• _Trecho fornecido_:
____________
Pensata

Marcio Aith

22/07/2002

O preocupante sucesso de José Dirceu nos EUA

Não dá para esconder o sucesso da viagem aos EUA feita na semana passada pelo presidente nacional do PT, deputado José Dirceu. Ele não mentiu e agradou quem se dispôs a ouvi-lo. Impressionou positivamente o FMI, boa parte dos banqueiros e a Casa Branca. Talvez tenha sido a melhor incursão petista aos EUA desde 1989.

Mas é preciso reconhecer, em nome da Justiça e da isonomia entre os candidatos, que parte desse sucesso deve-se ao fato de Dirceu (e outros petistas) ter descoberto ser possível apresentar a mesma verdade em embalagens diferentes. Descoberta, aliás, já feita por outros partidos há décadas.

Todas as reuniões de Dirceu em Washington foram fechadas. Foi assim com banqueiros, com o BID (Banco Interamericano de Desenvolvimento), e com o IIE (Institute for International Economics), o mais influente centro de pesquisa econômica de Washington.

Para sermos justos, poderíamos argumentar que o formato dos encontros é determinado por quem convida, e não pelo convidado. É verdade. Também é verdade que Dirceu teve a coragem de dizer algumas coisas incômodas aos defensores do Consenso de Washington, como reconheceram aqueles que o ouviram.

Dirceu afirmou que o PT não pretende manter Armínio Fraga na presidência do Banco Central e que "essa história de BC independente não é necessariamente a solução para o Brasil".

No entanto, todos os jornalistas que cobriram a visita perceberam que, ao sair desses encontros, Dirceu omitiu parte relevante do que dissera lá dentro.

Em Nova York, ao falar sobre a reforma da Previdência do PT para banqueiros, deixou claramente a mensagem de que o PT quer limitar a aposentadoria de servidores públicos, tornando-as iguais às aposentadorias pagas aos trabalhadores do setor privado.

Mentira? Não, é verdade. Dirceu não mentiu. O PT defende a equiparação das aposentadorias em qualquer situação e para qualquer platéia. No entanto, quando a reforma previdenciária é vendida a eleitores brasileiros, ela perde a ênfase fiscal com a qual foi apresentada em NY.
____________
• _Dados fornecidos_:
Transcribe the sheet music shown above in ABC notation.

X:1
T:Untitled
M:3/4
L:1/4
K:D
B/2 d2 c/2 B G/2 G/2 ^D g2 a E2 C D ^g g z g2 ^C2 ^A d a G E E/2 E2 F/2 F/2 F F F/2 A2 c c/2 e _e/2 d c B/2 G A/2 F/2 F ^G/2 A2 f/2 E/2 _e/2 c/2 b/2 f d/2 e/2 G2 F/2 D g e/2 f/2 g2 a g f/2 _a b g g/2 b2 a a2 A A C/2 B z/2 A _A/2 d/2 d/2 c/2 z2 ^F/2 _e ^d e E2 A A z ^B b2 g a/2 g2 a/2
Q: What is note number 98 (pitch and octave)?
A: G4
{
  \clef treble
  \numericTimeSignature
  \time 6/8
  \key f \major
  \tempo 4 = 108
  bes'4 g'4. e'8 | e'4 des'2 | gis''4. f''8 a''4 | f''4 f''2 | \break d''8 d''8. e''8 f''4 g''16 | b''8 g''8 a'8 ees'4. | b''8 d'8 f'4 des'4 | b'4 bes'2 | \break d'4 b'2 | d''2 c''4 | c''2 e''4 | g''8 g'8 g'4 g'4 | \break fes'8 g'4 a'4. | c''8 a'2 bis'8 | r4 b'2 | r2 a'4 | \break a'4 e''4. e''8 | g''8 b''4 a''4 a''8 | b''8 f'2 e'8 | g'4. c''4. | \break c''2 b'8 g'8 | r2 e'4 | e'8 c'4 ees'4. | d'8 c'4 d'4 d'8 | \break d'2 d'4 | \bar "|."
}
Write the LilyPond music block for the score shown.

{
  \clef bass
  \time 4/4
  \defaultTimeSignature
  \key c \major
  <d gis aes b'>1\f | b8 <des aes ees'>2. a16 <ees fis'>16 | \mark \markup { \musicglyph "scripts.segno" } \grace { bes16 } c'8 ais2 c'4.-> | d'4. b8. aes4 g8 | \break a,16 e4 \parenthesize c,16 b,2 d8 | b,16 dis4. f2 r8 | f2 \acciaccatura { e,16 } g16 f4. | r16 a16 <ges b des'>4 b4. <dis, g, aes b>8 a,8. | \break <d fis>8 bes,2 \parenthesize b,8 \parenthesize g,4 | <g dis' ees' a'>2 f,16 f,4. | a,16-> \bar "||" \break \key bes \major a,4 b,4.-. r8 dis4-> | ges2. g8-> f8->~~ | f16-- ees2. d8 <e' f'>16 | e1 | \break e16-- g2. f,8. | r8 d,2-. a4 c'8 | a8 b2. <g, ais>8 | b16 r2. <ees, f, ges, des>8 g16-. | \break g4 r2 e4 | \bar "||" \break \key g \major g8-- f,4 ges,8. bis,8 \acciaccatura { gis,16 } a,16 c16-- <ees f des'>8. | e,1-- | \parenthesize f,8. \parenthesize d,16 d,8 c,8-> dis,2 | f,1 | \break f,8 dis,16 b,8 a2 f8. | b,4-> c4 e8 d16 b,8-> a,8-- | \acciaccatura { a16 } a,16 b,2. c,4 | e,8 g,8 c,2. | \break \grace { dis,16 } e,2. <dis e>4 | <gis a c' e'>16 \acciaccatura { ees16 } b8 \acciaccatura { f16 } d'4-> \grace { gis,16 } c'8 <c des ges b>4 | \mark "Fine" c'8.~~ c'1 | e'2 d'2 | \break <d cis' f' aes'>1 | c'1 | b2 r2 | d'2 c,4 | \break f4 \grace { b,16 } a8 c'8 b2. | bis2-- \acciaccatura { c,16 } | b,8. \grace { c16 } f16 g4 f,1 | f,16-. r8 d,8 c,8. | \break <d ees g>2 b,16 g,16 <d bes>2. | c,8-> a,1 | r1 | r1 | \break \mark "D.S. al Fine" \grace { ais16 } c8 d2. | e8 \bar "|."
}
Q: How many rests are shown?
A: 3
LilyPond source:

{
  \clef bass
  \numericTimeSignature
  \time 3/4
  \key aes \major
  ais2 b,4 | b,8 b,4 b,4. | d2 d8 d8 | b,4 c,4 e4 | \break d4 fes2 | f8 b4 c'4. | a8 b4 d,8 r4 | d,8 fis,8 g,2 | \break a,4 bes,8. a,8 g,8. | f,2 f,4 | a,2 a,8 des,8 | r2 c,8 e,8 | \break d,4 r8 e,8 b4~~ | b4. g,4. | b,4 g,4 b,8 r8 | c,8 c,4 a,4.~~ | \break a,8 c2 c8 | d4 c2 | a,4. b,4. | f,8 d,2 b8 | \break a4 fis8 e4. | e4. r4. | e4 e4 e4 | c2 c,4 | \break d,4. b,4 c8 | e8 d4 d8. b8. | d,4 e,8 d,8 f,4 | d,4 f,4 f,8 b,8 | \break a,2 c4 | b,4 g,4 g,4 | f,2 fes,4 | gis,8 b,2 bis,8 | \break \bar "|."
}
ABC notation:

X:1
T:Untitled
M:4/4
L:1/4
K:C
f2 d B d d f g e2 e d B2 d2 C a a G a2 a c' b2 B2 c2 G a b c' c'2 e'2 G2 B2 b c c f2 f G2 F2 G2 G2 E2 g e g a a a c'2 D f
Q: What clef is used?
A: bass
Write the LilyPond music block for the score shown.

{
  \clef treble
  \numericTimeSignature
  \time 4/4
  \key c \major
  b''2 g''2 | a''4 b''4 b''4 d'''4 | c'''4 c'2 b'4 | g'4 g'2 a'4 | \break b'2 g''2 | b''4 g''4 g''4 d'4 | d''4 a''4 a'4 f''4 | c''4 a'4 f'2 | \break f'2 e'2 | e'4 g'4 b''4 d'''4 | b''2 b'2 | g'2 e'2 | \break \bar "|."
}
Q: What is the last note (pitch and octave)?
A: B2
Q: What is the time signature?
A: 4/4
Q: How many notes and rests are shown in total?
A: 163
____________
• _Tarefas do exercício_:
A: Troque "EUA" por "Estados Unidos" ao reproduzir o artigo no trecho que vai de "Marcio Aith" até "partidos há décadas.".
B: Conte as linhas da listagem em que aparece a palavra "rests" e responda apenas com o número.
O artigo e a listagem provêm de fontes diferentes.

• _Respostas das tarefas_:
A:
Marcio Aith

22/07/2002

O preocupante sucesso de José Dirceu nos Estados Unidos

Não dá para esconder o sucesso da viagem aos Estados Unidos feita na semana passada pelo presidente nacional do PT, deputado José Dirceu. Ele não mentiu e agradou quem se dispôs a ouvi-lo. Impressionou positivamente o FMI, boa parte dos banqueiros e a Casa Branca. Talvez tenha sido a melhor incursão petista aos Estados Unidos desde 1989.

Mas é preciso reconhecer, em nome da Justiça e da isonomia entre os candidatos, que parte desse sucesso deve-se ao fato de Dirceu (e outros petistas) ter descoberto ser possível apresentar a mesma verdade em embalagens diferentes. Descoberta, aliás, já feita por outros partidos há décadas.

B: 2